The teenager who, according to Austrian authorities, wanted to cause a “bloodbath” at a Taylor Swift concert in Vienna this week is said to have only recently shown signs of being radicalized to violent acts on the Internet, say people who knew him.

The 19-year-old, identified by Austrian media as Beran A., was described by neighbors as reserved but friendly before his arrest made international headlines this week when authorities announced they had foiled the planned attack.

His neighbors in Ternitz, a small town about 80 kilometers southwest of Vienna, were stunned by the allegations against him. However, several of them said he had grown a long beard and become more serious in the run-up to the foiled attack.

“It’s only recently that he’s become a bit unusual,” says Nicole Morgenbesser, a 33-year-old mother who lives nearby.

Morgenbesser said the teenager, who comes from a family of North Macedonian descent, always greeted her cheerfully on the street or waved from his car – until a few weeks ago.

“He stopped greeting me,” she said, expressing sympathy for the young man’s parents, who lived with him in a bright, freshly painted terraced house at the end of the street. Austrian officials conducting the investigation said the youth’s online self-radicalization happened quickly, leading to him swearing allegiance to ISIS in a video and telling people he had “big plans” after quitting his job last month. He is believed to be the driving force behind the plan to attack a soccer stadium where Swift was due to begin a three-day stint in Vienna on Thursday. He was the oldest of four teenagers arrested by police so far; the others are aged 18, 17 and 15.

“You always hear about such things, but it is something completely different when something like this happens on your own doorstep,” says Christian Samwald, mayor of Ternitz, a town of around 15,000 inhabitants, nestled between lush sunflower fields in a river valley surrounded by the green mountain slopes of the Gutenstein Alps.

Austrian investigators said the 19-year-old made a full confession. It is unclear whether he has a lawyer. The public prosecutor’s office said it had no information on the case.

The news caused shock and dismay in Ternitz, said Samwald, because there had been no previous indications that the young man had radical tendencies.

“The lesson from this is that it is difficult to prevent the radicalization of a person on the Internet,” he said.

The youth had apparently started an apprenticeship after the family moved from Vienna to Ternitz several years ago without attending school there, said the mayor.

The company identified by residents as their employer did not respond to calls or a written request for comment.

Family shocked
Dozens of residents were temporarily evicted from their homes on Wednesday morning so that armed and masked police could search the suspect’s house and confiscate chemicals, machetes and equipment that the plotters planned to use in the attack.

About an hour earlier, the police had arrested the teenager. A neighbor described this as a “scream” and “bang” outside, just a few meters from her front door.

Reuters spoke to more than a dozen neighbors who said the teenager’s parents were not home at the time and that police had told them there was a gas leak and that residents, including those living at a nursing home, should leave their homes.

Local residents said the parents returned after the raid and were believed to have been in the small two-story house when a series of charges against their son were read out in Vienna.

Knocks on the door went unanswered and there was no movement behind the lace curtains and partially closed blinds.

Close relatives of the family with roots in the North Macedonian city of Gostivar, hundreds of kilometers southeast of Ternitz, were also looking for answers.

“It looks like someone manipulated him, because we are not that kind of family,” said one of them in the village of Cajle on the outskirts of Gostivar. “We still can’t believe what happened.”

┄┄┄┄┄┄

Activity:
Restate the article on the foiled Vienna concert attack from "About an hour" to "out in Vienna.", substituting "retirement home" for "nursing home". The material that comes next is drawn from a different source than the article.

Supplied data:
┄┄┄┄┄┄

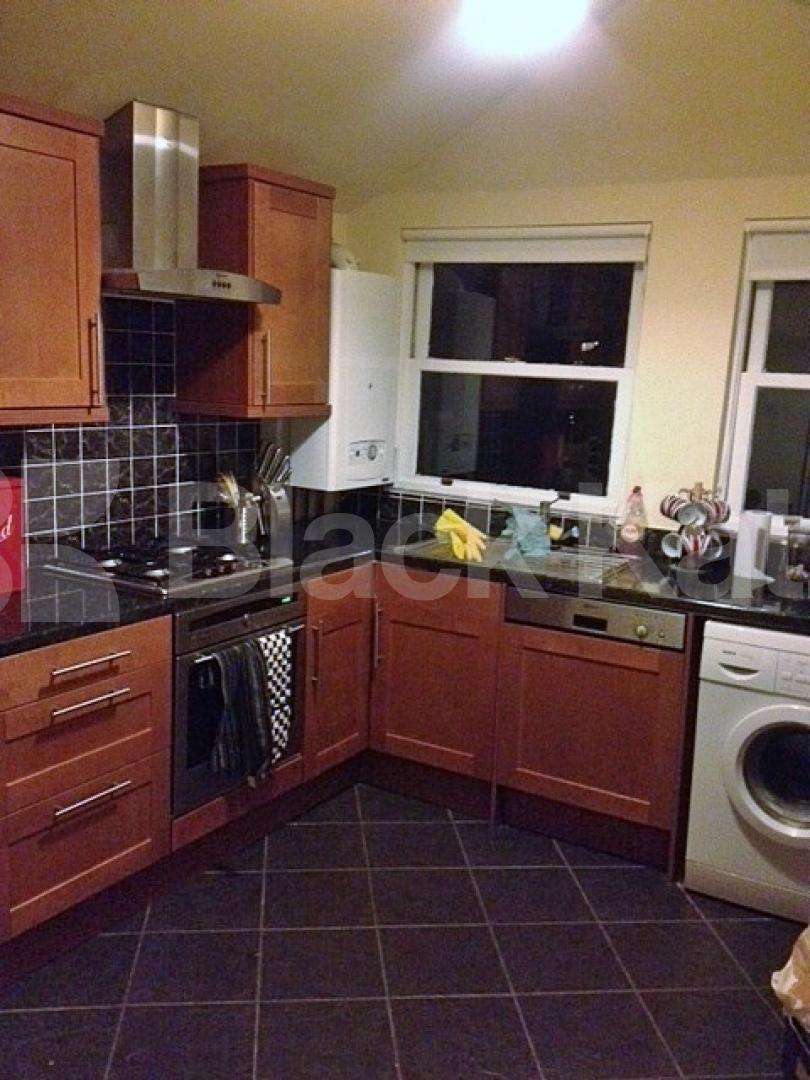 			2 Bedroom, 1 bath, 1 reception Flat			 Kempshott Road, Streatham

┄┄┄┄┄┄

Your response:
About an hour earlier, the police had arrested the teenager. A neighbor described this as a “scream” and “bang” outside, just a few meters from her front door.

Reuters spoke to more than a dozen neighbors who said the teenager’s parents were not home at the time and that police had told them there was a gas leak and that residents, including those living at a retirement home, should leave their homes.

Local residents said the parents returned after the raid and were believed to have been in the small two-story house when a series of charges against their son were read out in Vienna.